_Extrait du document_
^^^^

(À lire : premièredeuxièmetroisièmequatrième et cinquième partie)

Ma mère a profité de l'absence de Joe (la vedette d'impro amateur était en tournoi à Québec) pour me rendre visite.

Ma mère, c't'une p'tite smatte. Elle ne venait pas pour me donner des cupcakes pis m'faire des câlins. Elle venait chez moi pour drop une bombe : une copie du jugement rendu dans une cause entre Joe et son ex. Il a été accusé, entre autres, de voies de fait et était en probation pour encore une semaine. Une des conditions à respecter : garder la paix, a.k.a. ne pas être violent.

Holy shit.

25 novembre 2003. Mon enfant était parti depuis trois semaines. À ce jour, je ne suis pas capable d'en parler. Ça a été douloureux, mentalement et physiquement. Criss que ça a fait mal.

Après mon quart de travail (où je ne travaillais pas après 20 h, ni la fin de semaine, bien sûr!) j'ai décidé d'être wild et d'arrêter prendre un verre avec ma meilleure amie au bar où elle travaillait. Une p'tite place tranquille, rien de clubby. Finalement, on a parlé jusqu'à la fermeture. J'ai bu trois verres (c'est important de mentionner que je n'étais pas saoule). Elle m'a donné un lift et quand est venu le temps pour moi de descendre de la voiture, elle a eu un mauvais feeling. Elle a tenté de me convaincre de dormir chez elle. J'ai refusé, car je craignais que Joe s'emporte. De toute manière, s'il essayait de me frapper, j'allais lui dire que j'étais au courant de sa probation. J'étais all good, yo.

J'ai tenté d'ouvrir la porte. Barrée. Il faisait souvent ça lorsque je rentrais du travail à :35 au lieu de :30.  J'me suis pas énervée. J'ai frappé à la porte pendant une dizaine de minutes. Il est apparu dans la fenêtre, nu (WTF?) et enragé. Il n'allait pas me laisser entrer.

Dans mon coin, les novembres sont froids. Malgré mon titre de victime de violence conjugale, je restais Marie-Ève Saucier. Une gentille qui peut aussi frapper. Frapper fort. Comme une Tannante, j'ai défoncé la porte. Je l'avoue : j'ai pris une seconde pour me trouver cool d'avoir défoncé la porte d'un coup de pied, comme din vues.

Il a surgi dans le cadre de porte et m'a frappée au visage. Woah.

« Ah ouais, mange marde? J'suis au courant pour ton ex pis ta probation! J'm'en vais au poste, SEE YA! »

J'ai descendu les escaliers en courant. Je n'ai pas arrêté de courir. Je l'entendais hurler alors que je m'éloignais.

« Marie! Marie! »

J'avais une longueur d'avance : il n'allait pas me poursuivre nu dans la neige. Cette p'tite neige neuve qui trahissait mon parcours.

^^^^

_Données fournies_
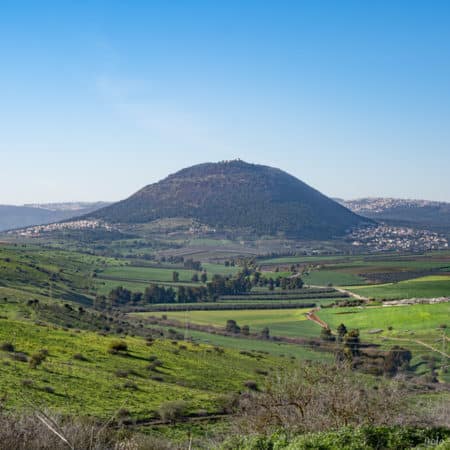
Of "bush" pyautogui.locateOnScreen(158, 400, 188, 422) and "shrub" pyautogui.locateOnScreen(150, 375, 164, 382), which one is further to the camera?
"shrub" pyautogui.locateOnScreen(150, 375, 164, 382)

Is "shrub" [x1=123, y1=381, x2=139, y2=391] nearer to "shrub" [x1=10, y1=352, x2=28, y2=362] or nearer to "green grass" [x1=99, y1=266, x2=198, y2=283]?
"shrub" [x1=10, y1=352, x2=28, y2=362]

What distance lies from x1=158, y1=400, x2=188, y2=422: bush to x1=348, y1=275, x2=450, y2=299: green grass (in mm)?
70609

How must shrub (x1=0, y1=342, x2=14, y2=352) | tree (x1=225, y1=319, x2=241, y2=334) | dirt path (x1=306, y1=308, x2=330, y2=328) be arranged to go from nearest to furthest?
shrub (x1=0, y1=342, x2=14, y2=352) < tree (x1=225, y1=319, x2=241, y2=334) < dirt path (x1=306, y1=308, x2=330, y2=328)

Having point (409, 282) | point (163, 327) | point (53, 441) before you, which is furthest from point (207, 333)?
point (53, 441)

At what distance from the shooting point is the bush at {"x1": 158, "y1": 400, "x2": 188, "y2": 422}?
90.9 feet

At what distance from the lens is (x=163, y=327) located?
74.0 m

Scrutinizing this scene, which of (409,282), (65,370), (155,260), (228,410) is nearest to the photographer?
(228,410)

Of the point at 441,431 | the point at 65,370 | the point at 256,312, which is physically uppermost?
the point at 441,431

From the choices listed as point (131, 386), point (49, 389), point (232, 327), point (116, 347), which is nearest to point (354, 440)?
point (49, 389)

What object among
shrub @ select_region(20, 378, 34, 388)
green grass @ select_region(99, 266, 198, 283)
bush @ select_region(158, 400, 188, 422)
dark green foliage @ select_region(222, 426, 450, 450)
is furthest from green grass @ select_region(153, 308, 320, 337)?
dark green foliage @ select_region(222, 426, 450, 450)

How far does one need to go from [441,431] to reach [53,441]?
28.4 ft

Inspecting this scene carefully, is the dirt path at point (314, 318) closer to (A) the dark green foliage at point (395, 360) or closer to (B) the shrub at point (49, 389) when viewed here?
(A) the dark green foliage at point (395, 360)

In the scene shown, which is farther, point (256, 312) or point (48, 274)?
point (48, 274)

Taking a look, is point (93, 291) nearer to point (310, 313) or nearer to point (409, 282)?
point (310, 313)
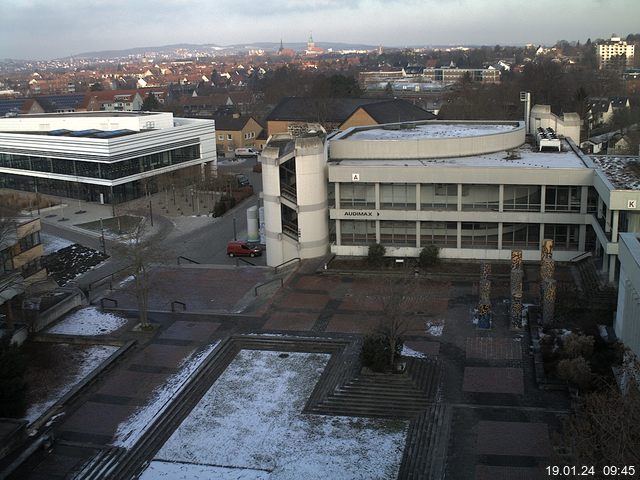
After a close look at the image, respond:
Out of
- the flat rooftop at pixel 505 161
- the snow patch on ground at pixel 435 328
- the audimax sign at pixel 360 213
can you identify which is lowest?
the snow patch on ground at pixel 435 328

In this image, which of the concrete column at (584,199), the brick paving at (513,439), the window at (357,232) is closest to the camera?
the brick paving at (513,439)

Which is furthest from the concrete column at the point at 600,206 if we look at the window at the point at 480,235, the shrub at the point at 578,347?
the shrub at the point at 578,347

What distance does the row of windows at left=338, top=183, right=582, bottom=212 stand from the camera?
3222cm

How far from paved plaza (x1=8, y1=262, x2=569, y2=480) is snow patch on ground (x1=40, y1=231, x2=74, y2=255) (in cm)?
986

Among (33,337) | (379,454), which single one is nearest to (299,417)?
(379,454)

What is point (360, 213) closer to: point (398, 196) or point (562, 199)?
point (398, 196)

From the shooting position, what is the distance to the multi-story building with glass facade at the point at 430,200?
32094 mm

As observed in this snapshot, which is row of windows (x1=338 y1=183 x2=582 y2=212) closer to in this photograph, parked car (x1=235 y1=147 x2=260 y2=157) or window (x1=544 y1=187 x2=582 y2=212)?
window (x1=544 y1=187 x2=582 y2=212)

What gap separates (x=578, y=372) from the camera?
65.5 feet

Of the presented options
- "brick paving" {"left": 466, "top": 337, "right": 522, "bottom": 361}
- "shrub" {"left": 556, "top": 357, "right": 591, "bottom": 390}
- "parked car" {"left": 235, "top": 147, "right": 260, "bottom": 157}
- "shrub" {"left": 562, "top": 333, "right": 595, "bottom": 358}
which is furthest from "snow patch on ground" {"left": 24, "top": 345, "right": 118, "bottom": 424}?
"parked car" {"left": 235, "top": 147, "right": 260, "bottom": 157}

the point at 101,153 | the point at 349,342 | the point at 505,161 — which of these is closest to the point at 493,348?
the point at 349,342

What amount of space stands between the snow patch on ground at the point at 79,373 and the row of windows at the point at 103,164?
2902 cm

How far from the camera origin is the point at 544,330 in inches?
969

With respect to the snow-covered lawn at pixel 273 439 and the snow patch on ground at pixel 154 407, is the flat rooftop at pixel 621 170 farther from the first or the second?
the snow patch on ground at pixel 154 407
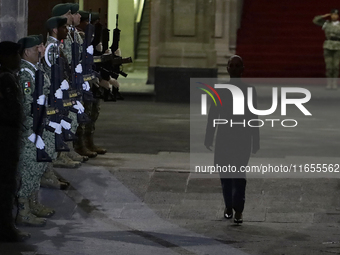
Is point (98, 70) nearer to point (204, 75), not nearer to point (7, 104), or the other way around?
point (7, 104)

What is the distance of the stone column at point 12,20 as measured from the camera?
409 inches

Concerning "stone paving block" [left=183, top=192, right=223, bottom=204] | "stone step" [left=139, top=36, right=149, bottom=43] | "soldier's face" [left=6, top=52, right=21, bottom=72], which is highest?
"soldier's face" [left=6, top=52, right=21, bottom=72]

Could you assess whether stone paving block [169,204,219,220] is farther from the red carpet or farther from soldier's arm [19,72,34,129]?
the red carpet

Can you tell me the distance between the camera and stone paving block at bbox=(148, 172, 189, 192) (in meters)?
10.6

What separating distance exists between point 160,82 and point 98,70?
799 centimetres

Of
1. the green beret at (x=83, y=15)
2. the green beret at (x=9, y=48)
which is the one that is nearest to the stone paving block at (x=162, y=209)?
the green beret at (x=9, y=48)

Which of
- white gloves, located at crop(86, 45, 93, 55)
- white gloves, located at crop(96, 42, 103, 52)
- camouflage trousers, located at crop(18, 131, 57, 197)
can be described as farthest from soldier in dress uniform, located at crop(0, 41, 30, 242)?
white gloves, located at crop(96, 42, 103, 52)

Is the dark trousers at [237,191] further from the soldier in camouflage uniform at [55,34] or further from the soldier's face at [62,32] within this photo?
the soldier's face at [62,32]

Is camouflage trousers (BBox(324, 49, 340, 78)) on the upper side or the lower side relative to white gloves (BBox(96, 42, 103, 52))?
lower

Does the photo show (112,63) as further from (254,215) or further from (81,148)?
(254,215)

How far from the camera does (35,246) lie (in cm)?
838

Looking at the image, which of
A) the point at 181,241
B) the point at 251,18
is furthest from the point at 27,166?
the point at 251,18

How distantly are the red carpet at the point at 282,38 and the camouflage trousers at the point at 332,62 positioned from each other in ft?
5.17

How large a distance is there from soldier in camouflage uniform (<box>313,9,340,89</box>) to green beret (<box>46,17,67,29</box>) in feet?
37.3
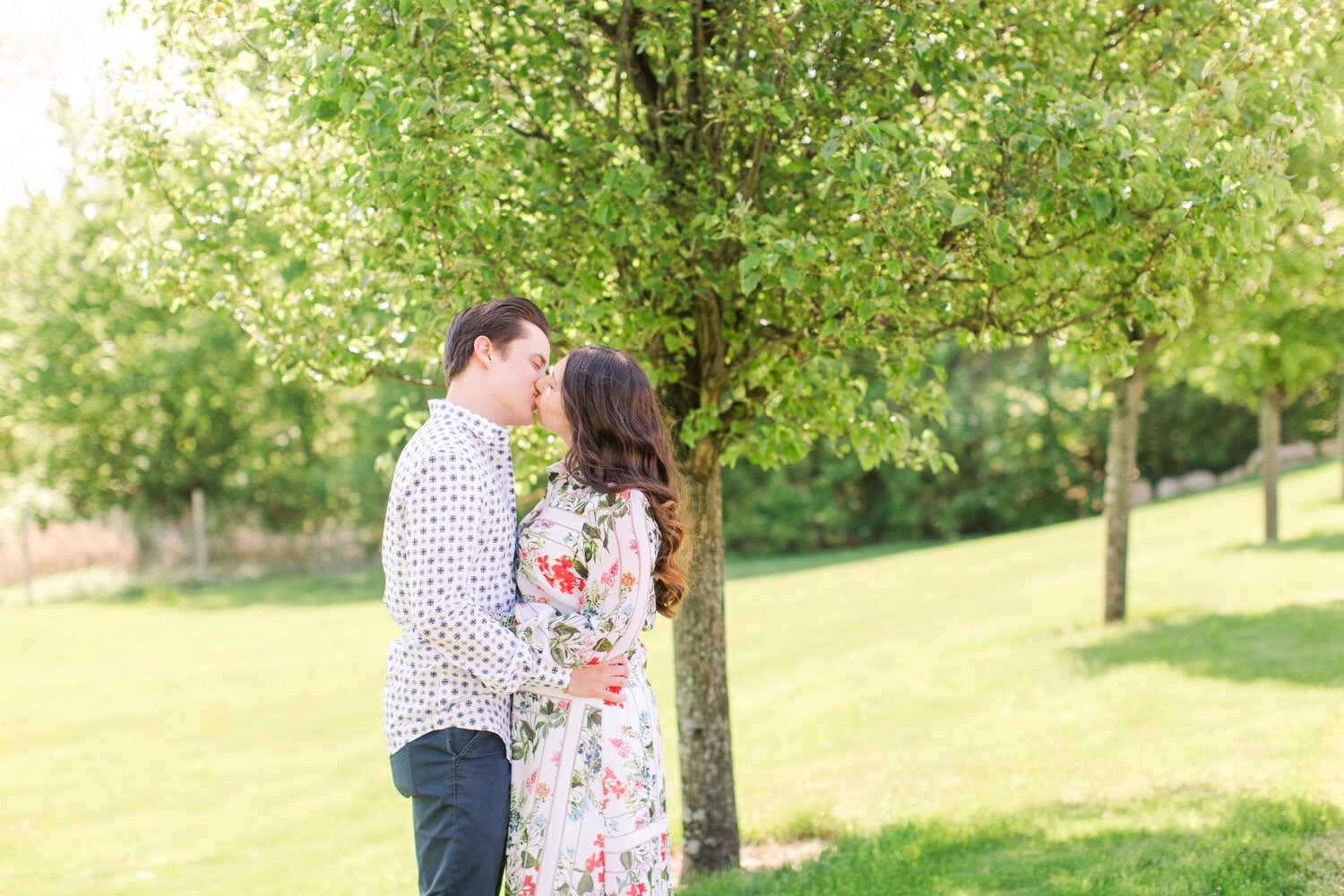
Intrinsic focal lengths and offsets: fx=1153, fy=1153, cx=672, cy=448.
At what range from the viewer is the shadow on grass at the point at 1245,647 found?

^^^^

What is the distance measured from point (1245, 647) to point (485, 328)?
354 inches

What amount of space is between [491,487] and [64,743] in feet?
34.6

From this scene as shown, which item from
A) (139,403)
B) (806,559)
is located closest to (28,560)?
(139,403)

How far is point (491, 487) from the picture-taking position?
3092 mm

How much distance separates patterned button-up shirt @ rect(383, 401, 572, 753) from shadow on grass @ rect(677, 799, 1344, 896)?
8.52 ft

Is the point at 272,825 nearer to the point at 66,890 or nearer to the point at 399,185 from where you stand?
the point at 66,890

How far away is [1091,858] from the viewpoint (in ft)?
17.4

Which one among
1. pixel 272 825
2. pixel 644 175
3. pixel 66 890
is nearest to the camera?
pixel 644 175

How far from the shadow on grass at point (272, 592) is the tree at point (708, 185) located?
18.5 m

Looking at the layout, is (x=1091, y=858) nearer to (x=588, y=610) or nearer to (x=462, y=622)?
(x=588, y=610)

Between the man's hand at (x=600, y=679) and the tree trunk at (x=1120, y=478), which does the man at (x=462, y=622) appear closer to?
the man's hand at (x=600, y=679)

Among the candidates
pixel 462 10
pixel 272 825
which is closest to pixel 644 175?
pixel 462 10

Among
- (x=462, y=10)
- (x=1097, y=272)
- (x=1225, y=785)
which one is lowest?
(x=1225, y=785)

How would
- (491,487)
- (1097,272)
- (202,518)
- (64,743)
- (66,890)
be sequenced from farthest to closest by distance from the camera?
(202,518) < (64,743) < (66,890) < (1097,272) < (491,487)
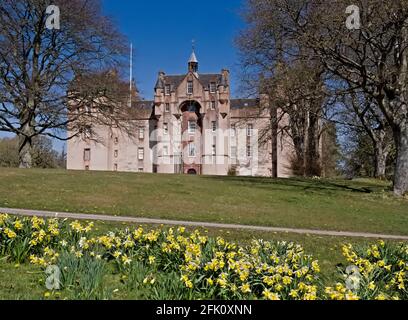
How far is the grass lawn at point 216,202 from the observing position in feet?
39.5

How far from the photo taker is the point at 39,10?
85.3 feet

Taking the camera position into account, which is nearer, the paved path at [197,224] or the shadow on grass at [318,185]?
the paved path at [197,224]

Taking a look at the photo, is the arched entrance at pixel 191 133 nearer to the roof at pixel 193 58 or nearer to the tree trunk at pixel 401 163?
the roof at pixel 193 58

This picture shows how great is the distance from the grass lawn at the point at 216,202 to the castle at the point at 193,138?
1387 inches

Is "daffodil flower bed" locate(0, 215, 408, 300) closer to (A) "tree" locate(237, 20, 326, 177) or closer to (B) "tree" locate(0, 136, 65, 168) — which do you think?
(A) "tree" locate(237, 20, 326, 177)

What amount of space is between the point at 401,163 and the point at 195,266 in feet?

^^^^

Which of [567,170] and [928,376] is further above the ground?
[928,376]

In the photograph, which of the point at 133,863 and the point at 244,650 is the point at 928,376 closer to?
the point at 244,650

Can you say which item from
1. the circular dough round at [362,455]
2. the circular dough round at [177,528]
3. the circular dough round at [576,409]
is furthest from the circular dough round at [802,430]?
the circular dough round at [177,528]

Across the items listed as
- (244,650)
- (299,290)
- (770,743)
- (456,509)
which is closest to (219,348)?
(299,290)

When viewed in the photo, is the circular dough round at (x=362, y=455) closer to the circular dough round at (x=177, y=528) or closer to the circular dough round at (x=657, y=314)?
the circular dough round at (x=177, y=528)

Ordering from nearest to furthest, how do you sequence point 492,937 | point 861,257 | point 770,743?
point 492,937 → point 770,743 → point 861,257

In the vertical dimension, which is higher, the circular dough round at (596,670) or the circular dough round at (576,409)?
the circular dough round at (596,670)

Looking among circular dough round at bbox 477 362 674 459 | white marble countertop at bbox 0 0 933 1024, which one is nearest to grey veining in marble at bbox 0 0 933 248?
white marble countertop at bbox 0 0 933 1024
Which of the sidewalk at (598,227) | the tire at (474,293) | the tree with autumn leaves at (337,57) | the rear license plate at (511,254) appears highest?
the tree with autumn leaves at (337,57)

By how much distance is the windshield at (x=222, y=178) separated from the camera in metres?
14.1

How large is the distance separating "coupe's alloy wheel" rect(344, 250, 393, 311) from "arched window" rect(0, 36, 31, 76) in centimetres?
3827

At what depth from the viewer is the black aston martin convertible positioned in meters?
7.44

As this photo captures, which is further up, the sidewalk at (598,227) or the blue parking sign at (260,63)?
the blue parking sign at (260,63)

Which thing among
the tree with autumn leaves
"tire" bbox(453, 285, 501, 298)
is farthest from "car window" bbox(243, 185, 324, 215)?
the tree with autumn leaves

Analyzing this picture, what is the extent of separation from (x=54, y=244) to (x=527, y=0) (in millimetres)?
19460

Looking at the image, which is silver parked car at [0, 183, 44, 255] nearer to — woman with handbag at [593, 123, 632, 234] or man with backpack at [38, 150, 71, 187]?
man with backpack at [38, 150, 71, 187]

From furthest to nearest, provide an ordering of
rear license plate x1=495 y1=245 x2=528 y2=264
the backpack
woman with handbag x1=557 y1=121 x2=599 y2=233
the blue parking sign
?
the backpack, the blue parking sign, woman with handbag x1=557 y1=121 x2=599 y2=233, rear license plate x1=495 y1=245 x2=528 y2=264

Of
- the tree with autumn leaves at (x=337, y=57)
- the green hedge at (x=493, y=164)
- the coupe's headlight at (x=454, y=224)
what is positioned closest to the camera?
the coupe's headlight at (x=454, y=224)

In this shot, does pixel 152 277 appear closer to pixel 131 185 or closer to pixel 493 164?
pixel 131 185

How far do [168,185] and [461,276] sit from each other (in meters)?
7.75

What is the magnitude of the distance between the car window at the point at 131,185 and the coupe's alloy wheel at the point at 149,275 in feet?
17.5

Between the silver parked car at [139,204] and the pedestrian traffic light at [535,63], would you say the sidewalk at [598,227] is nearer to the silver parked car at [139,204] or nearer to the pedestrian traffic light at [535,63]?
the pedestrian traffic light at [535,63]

^^^^

_Consignes à suivre_
A. Recopie le passage du récit qui commence par « Ma mère, c't'une » et va jusqu'à « pas être violent. », en changeant « cupcakes » en « muffins ».
B. D'après le récit, où se trouvait Joe quand la mère est venue en visite ?
Les données sont un matériel à part, sans lien avec le récit.

_Réponses attendues_
A.
Ma mère, c't'une p'tite smatte. Elle ne venait pas pour me donner des muffins pis m'faire des câlins. Elle venait chez moi pour drop une bombe : une copie du jugement rendu dans une cause entre Joe et son ex. Il a été accusé, entre autres, de voies de fait et était en probation pour encore une semaine. Une des conditions à respecter : garder la paix, a.k.a. ne pas être violent.

B. Il était en tournoi d'impro à Québec.